First, factions are ever-present in the CCP, even during periods of one-man dictatorship. Mao Zedong, the CCP’s strongest leader and first dictator, had to deal with powerful factions in his time. Mao’s effort to get on top of factional struggle in the CCP elite after the disastrous Great Leap Forward led to the Cultural Revolution. And even during the Cultural Revolution, Mao’s second-in-command Lin Biao and his supporters plotted against the Chairman. In today’s context, scarce information of factional struggle does not mean absence of factional struggle. The Xi-Jiang struggle is a carry-over from the struggle between Hu and Jiang, and many of Xi Jinping’s policies partially account for Jiang faction meddling, including the anti-corruption campaign, the passage of a national security law and creation of a supra-authority national security organization in Hong Kong, and the suspension of Ant Group’s IPO. 

Second, Jiang Zemin remains an important figurehead for his namesake faction even though it is doubtful that he is personally involved in faction-related activities today given his advanced age. CCP officials will track Jiang Zemin’s public appearances, mentions in mainland and overseas press, and news pertaining to his faction to gauge the former Party boss’s “quan wei” and fortunes. For example, CCP officials reading the Feb. 16 Wall Street Journal report would gather that the Jiang faction is still powerful and thriving. Therefore, they would become inclined to inaction and procrastination (“bu zuo wei,” “不作爲”) as they wait for the dust to settle in the Xi-Jiang struggle before putting their chips in with the more likely winner; CCP officials know from regime history that those who bet on the wrong horse pay steep personal costs after power changes hands.

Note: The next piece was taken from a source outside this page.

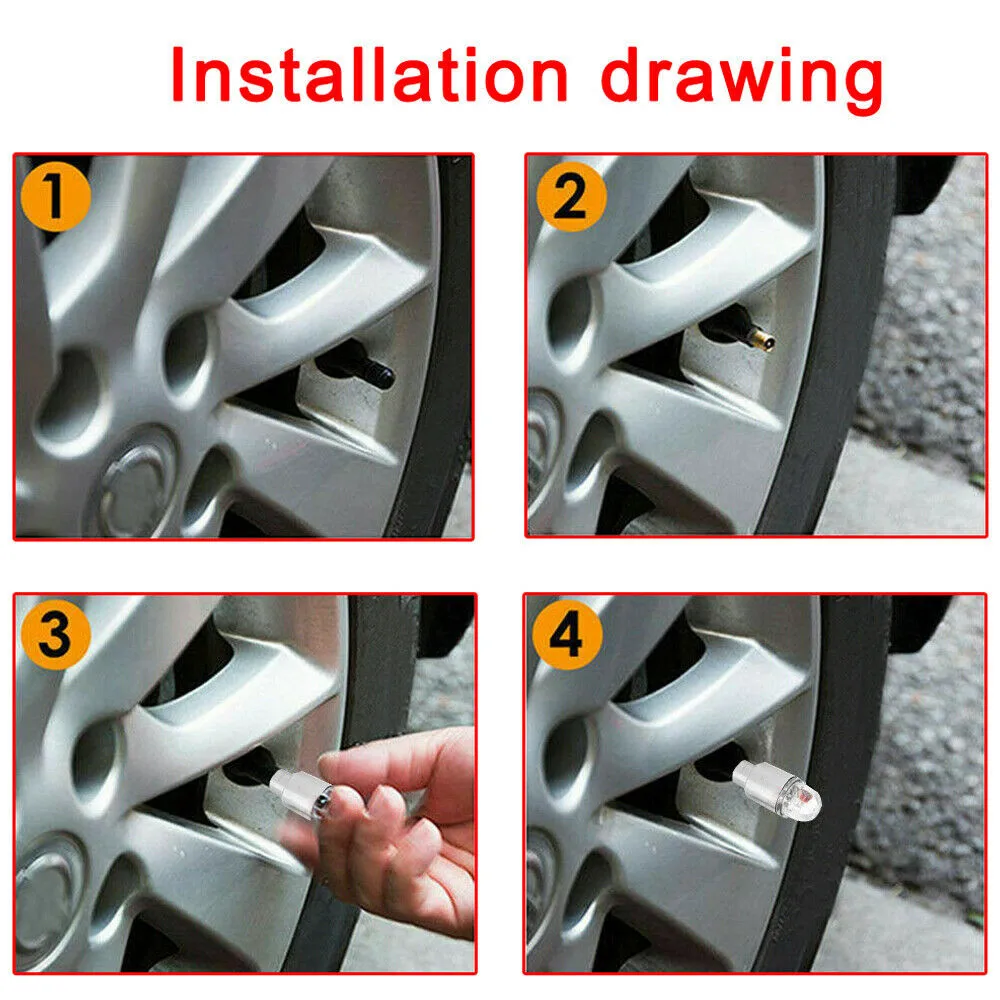 Installation drawing

1

2

3

4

To counter Jiang faction influence and keep officials on their toes, Xi has resorted to continually boosting his “quan wei” in Party propaganda by playing up his “achievements” and “core” status, cracking the whip ever so often with the anti-corruption campaign, and making countless personnel changes to break up entrenched factional networks in the bureaucracy. 

Third, the Jiang faction “remains a force behind the scenes” because it oversaw the career progression of many CCP officials during the faction’s long era of dominance (1997 to 2012). CCP officials who are “clients” of Jiang faction “patrons” are inclined to protect factional interests first as they intertwine with personal interests, and would cheer a return to the pre-Xi era of lax Party discipline and regulations. To draw a loose American analogy, Xi Jinping has a longstanding problem with a recalcitrant CCP “permanent bureaucracy” or “deep state,” something that he cannot simply resolve by wielding authority as Party General Secretary and “core” leader; former U.S. president Donald Trump faced a similar dilemma while in office even though his constitutional powers were no different from his predecessors. Xi’s solution for the “permanent bureaucracy” problem is anti-corruption purges and personnel reshuffle in the military and the officialdom. For example, officials who have been reshuffled to the CCP’s Hong Kong and Macau apparatus since early 2020 tend to be known loyalists of Xi, or have little prior experience in the Hong Kong and Macau apparatus, which has long been swayed by the Jiang faction.